Our study has a number of limitations. A detailed analysis by histologic type was not possible due to the sample size. Also, our median follow-up is approximately 4 years, which may be relatively short for certain salivary gland cancers; however, given the aggressive nature of the selected salivary gland cancers many events occurred in the first 5 years of follow-up. Our observations can be potentially used in the design of prospective clinical trials in salivary gland cancers. The intent of the review was to identify patients who are at a greatest risk for recurrence of cancer after standard treatment.
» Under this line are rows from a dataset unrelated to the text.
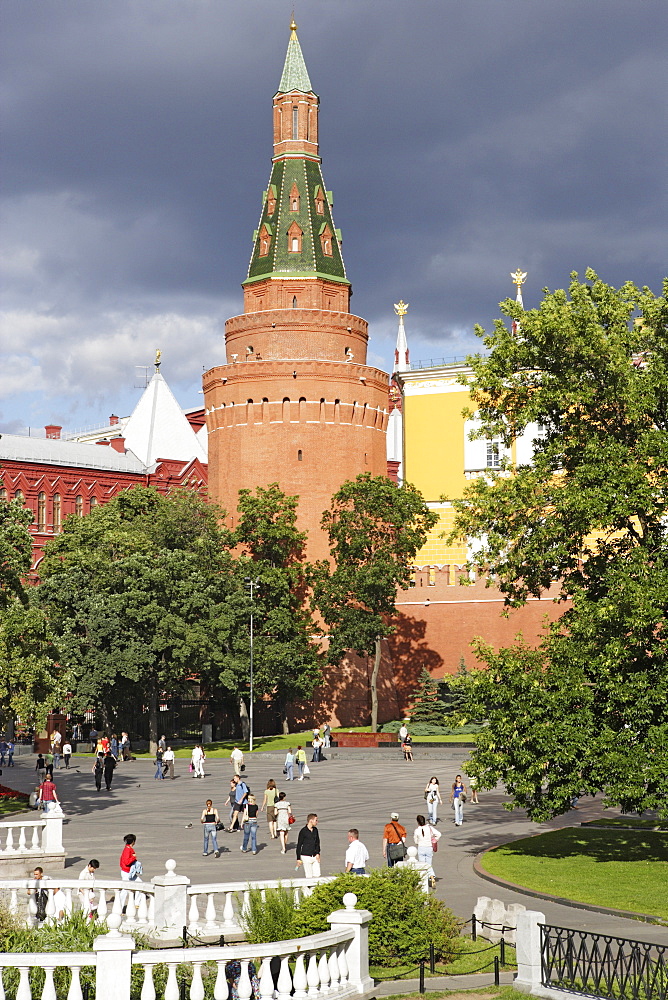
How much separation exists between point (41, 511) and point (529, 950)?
208 ft

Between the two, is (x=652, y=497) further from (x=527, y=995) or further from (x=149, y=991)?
(x=149, y=991)

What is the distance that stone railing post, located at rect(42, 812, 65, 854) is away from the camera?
22250 mm

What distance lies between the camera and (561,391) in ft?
78.3

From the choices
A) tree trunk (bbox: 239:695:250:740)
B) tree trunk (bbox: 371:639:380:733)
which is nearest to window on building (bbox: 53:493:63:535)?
tree trunk (bbox: 239:695:250:740)

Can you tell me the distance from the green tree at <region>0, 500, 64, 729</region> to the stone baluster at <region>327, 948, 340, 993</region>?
17.0 meters

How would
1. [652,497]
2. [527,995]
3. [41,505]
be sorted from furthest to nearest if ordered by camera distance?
[41,505]
[652,497]
[527,995]

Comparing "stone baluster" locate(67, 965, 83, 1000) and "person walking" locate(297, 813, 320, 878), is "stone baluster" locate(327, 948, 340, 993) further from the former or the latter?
"person walking" locate(297, 813, 320, 878)

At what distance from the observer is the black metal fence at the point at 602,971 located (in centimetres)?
1144

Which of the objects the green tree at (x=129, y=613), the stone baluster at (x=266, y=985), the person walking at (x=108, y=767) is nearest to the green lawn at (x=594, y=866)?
the stone baluster at (x=266, y=985)

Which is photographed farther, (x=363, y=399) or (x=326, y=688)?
(x=363, y=399)

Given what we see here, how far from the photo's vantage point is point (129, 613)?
48.1 m

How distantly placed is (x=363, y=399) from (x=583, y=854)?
4245 centimetres

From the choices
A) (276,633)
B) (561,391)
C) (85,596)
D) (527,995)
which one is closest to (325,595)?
(276,633)

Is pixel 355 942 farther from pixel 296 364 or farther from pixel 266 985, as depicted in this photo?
pixel 296 364
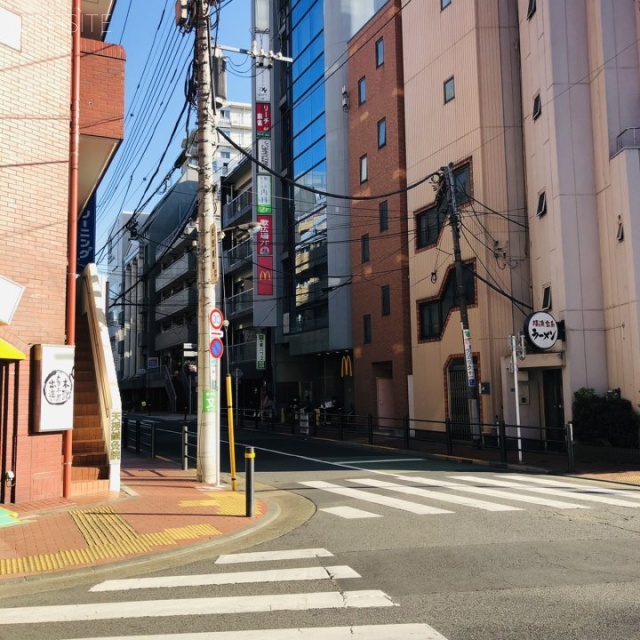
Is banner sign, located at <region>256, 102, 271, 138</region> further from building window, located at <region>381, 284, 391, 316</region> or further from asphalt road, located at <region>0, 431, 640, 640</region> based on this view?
asphalt road, located at <region>0, 431, 640, 640</region>

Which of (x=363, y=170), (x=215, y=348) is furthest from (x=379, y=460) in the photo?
(x=363, y=170)

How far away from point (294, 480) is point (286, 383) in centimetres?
2521

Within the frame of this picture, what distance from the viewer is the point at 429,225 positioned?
25.7m

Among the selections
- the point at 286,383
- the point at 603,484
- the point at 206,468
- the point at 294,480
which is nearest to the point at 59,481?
the point at 206,468

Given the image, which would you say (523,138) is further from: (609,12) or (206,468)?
(206,468)

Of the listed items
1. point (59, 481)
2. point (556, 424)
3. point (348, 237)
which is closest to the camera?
point (59, 481)

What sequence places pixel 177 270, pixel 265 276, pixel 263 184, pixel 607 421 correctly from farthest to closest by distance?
pixel 177 270 < pixel 265 276 < pixel 263 184 < pixel 607 421

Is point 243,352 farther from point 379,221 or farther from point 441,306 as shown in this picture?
point 441,306

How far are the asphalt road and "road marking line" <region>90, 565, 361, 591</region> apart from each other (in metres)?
0.03

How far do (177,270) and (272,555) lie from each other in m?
50.5

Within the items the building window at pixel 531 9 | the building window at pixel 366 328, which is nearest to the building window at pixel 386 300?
the building window at pixel 366 328

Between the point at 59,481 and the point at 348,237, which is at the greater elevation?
the point at 348,237

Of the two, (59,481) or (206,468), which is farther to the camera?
(206,468)

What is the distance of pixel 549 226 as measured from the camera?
1983 cm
We noted that patients with advanced nodal stage have poorer survival. Other commonly seen pretreatment parameters, gender, positive margins, perineural invasion, extracapsular, grade or histology, did not influence outcome, possibly due to patient selection. In conclusion, the long-term outcome of patients with high-risk, locally advanced salivary gland cancers remains unsatisfactory. In order to improve treatment outcomes, we suggest the investigation of the addition of novel agents to postoperative radiotherapy in prospective clinical trials, especially in patients with advanced nodal stage disease.